Can today's AI override its own rules?

Navigation and service

How is it specifically in the field of work and social affairs? Is there any interest in the changes that AI will bring with it?

ZWEIG: Works councils have been dealing with AI systems for a very long time, certainly for over five years. We do a lot with them, and we're about to set up a workshop system with which we train people on a regular basis. I have also given lectures in employment agencies, and we have already done a lot for consumer protection. I think there are people everywhere who notice: We should look into it sometime.

In your opinion, are there any positive examples of how AI is already being used by administrations that should be looked at more closely?

ZWEIG: Overall, this is a difficult area, but it cannot be ruled out that such systems could support offices. For this purpose, the correctness and effectiveness of the application of these systems must be scientifically observed and evaluated. In addition, the process in which the system is to be used must also be carefully prepared. In this sense, there is a positive example of how you can set up a pilot project when a state uses AI - and that is the Public Employment Service (AMS) algorithm in Austria. It's actually just a heuristic, but let's stick with the more common term “algorithm”. The system classifies the unemployed into three groups: a first group who will get back into work anyway. A third grade that has not been in progress for a long time and may not be in progress either. And a second class in between for everyone who is not in one of these two groups. This group is to be increasingly supported with further training measures. It is obvious that this is a very sensitive task and therefore needs to be evaluated well.

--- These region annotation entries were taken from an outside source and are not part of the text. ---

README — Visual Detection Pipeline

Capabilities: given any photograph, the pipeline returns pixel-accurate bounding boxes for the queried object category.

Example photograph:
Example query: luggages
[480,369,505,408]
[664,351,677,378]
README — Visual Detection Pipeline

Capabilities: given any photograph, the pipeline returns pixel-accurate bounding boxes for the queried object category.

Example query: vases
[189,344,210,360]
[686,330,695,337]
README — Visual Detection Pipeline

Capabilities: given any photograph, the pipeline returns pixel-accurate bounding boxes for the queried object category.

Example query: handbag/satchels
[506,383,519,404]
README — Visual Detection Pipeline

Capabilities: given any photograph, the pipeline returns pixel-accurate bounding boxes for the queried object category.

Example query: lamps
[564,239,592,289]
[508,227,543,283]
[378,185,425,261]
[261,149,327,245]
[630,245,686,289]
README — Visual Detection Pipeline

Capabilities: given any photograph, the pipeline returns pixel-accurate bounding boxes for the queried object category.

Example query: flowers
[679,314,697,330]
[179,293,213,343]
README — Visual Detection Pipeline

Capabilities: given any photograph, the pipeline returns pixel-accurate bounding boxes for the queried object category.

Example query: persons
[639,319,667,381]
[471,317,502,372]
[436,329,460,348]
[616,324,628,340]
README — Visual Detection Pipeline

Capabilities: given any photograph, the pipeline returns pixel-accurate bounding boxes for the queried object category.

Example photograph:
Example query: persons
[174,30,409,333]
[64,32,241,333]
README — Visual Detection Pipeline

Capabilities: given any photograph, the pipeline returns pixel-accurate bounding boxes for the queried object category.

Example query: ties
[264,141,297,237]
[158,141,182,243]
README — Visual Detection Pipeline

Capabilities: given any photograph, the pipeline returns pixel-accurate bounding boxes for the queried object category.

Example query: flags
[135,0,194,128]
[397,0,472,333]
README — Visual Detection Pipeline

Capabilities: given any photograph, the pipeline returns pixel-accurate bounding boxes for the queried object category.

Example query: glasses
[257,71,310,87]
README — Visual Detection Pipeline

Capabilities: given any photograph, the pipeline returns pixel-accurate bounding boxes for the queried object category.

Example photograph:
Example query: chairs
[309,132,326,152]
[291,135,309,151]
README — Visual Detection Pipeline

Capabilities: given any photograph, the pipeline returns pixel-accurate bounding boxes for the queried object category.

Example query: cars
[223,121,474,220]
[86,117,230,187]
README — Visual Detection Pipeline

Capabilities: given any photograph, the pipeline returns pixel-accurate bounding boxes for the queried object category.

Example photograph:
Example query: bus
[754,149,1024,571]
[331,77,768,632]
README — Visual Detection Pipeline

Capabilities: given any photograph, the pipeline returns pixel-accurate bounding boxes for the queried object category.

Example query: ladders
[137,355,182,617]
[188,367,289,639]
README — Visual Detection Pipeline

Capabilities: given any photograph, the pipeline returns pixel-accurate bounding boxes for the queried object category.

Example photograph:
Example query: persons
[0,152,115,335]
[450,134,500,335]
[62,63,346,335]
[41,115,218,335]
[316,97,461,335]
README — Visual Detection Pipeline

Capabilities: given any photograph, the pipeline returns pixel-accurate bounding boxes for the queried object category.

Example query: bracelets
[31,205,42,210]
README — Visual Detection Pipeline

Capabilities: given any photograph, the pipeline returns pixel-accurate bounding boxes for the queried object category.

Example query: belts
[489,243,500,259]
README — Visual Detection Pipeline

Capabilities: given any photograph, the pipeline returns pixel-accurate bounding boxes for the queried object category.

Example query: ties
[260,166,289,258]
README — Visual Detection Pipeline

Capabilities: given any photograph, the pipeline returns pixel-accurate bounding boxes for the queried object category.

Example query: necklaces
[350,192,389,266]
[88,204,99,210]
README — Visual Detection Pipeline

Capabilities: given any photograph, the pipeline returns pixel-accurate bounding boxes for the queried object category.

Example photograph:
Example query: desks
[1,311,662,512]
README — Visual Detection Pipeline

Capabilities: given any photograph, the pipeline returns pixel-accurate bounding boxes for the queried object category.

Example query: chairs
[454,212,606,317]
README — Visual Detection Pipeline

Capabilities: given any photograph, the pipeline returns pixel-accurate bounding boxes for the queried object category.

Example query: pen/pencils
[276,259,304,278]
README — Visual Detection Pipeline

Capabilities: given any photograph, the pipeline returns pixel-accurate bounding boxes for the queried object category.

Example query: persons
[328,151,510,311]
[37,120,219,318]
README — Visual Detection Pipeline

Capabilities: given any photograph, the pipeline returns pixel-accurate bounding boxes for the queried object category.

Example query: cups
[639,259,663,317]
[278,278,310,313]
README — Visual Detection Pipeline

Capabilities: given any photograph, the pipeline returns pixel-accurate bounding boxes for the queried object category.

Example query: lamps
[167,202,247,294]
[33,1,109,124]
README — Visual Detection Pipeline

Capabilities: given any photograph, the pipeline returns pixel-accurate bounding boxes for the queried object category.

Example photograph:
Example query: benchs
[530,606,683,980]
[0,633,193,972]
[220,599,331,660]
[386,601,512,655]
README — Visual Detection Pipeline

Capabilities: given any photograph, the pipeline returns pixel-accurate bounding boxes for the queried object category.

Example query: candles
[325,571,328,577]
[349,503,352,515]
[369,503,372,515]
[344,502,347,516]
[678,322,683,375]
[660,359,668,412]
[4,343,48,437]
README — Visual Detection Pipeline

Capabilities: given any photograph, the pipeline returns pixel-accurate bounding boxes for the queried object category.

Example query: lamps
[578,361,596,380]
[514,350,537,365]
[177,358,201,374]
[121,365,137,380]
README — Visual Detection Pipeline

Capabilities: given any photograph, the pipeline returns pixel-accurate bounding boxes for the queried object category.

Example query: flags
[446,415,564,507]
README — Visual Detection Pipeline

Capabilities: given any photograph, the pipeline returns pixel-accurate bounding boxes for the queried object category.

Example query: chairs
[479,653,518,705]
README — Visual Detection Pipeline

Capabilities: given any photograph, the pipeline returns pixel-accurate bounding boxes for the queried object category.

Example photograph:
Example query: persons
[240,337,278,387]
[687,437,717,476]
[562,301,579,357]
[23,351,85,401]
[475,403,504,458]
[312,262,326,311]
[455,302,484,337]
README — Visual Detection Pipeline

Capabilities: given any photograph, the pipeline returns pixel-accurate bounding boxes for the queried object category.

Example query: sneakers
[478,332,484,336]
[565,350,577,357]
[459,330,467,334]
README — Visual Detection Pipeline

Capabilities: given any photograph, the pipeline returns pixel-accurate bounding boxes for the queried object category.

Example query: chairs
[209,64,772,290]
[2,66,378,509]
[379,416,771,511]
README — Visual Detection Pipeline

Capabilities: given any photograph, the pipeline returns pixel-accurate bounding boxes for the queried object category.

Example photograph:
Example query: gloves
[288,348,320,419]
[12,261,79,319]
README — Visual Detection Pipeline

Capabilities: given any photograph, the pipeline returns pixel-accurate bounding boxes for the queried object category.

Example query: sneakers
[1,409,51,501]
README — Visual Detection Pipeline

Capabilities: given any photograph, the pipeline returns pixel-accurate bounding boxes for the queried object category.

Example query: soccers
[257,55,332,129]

How exactly does that work technically? How does the AI ​​sort applicants?

ZWEIG: The heuristic that was used for this is a so-called logistic regression, which is a very, very simple form of machine learning. In contrast to other machine learning methods, the result is still very clear, as a human being can understand how which factor affects the result.

What insights could you gain there?

ZWEIG: It turned out that there is a kind of penalty if you are a woman, if you are over 50 or if you care for people. This resulted in a great outcry in the media that this software was discriminatory. But that's not entirely true - because the heuristic used has learned from the labor market.

The software basically reveals discrimination, but it doesn't discriminate itself?

ZWEIG: Yes, it reveals the discrimination. Is she discriminating against herself? Well, the software initially has no participation at all, it “does” nothing in the sense of acting independently. But depending on the use of the software, the detected discrimination may now be passed on. According to the head of the AMS, the expected effect is that people who have been discriminated against by the labor market are now increasingly placed in the middle category by the algorithm - and are thus given particularly strong support. That would then be downright anti-discrimination, a kind of compensation movement.

What can we learn from this Austrian example?

ZWEIG: In my opinion, there is only one way to find out whether such systems are helpful or not: We have to scientifically support them from the start and assess in the overall system whether the performance is really getting better or not. But that often fails because we don't even know how good people's decisions were beforehand. Often - for example in HR - the feeling prevails that people are not making good enough decisions. And then something should be done on this basis.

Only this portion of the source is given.